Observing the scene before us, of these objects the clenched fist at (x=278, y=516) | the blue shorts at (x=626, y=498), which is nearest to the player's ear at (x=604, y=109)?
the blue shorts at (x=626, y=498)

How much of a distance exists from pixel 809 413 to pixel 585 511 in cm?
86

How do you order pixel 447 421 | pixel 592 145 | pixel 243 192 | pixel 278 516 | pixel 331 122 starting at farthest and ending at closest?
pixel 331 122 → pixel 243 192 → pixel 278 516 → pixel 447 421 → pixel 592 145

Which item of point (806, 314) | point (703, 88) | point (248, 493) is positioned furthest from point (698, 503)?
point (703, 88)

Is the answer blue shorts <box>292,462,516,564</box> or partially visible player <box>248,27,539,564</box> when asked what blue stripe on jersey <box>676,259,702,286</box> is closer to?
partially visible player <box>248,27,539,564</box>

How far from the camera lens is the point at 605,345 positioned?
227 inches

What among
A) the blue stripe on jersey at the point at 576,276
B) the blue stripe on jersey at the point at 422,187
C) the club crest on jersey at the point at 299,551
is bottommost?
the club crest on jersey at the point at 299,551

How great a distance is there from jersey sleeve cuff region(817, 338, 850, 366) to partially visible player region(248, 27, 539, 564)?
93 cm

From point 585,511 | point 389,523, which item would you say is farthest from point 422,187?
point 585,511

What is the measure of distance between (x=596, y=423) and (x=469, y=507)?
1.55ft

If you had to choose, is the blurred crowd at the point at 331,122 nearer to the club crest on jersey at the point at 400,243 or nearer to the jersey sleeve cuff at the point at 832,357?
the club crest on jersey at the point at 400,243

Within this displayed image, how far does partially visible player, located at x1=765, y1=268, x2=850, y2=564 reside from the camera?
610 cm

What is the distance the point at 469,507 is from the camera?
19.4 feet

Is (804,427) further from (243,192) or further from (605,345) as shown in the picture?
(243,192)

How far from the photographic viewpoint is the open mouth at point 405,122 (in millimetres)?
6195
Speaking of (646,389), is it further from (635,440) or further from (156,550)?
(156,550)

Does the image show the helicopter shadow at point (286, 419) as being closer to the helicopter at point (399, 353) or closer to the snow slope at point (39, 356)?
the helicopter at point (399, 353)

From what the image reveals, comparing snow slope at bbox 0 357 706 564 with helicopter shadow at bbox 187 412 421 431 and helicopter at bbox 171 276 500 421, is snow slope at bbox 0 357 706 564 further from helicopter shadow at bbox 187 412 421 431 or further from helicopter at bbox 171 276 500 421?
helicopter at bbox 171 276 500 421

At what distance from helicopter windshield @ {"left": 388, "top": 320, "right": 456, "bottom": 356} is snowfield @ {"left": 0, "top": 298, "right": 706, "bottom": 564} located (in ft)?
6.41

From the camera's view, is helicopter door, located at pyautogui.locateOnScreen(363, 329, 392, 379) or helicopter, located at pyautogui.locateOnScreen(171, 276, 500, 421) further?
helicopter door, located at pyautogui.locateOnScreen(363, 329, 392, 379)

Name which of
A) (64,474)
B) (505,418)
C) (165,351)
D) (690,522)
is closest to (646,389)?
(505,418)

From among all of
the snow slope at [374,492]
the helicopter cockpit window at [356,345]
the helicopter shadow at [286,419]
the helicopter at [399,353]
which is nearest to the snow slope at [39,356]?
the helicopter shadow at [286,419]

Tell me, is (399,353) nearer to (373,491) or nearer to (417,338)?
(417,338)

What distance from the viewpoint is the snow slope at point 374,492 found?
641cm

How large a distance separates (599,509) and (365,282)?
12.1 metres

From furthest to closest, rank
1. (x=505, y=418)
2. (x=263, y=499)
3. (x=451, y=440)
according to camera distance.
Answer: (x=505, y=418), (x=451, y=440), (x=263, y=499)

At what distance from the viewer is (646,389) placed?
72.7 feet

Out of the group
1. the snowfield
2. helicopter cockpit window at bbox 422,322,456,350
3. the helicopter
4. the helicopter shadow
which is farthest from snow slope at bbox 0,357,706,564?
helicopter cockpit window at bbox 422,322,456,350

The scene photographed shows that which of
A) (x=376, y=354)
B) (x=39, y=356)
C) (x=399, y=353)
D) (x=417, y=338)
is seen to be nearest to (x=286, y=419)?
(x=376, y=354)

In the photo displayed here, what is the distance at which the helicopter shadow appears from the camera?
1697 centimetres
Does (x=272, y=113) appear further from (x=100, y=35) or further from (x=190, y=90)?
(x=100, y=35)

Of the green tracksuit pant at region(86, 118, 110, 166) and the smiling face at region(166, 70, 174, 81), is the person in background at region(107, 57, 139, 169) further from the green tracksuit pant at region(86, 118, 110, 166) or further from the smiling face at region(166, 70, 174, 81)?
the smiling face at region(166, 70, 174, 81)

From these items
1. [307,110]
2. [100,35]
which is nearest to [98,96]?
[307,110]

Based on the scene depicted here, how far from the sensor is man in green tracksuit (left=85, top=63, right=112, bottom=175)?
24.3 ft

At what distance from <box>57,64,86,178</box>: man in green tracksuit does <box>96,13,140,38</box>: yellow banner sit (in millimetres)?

#### Problem:
Set down nothing but the lines from the one with "In the photo" through the end of the records, keeping each line exactly as written and including both ends.

#### Answer to this problem:
In the photo displayed here, what is the distance at which the helicopter shadow appears from the camera?
1697 centimetres
Does (x=272, y=113) appear further from (x=100, y=35) or further from (x=190, y=90)?
(x=100, y=35)

Of the green tracksuit pant at region(86, 118, 110, 166) and the smiling face at region(166, 70, 174, 81), is the person in background at region(107, 57, 139, 169) further from the green tracksuit pant at region(86, 118, 110, 166) or further from the smiling face at region(166, 70, 174, 81)?
the smiling face at region(166, 70, 174, 81)

From these items
1. [307,110]
2. [100,35]
which is nearest to [98,96]?
[307,110]

Based on the scene depicted here, how far from the sensor is man in green tracksuit (left=85, top=63, right=112, bottom=175)?
24.3 ft

At what distance from <box>57,64,86,178</box>: man in green tracksuit does <box>96,13,140,38</box>: yellow banner sit (in millimetres)?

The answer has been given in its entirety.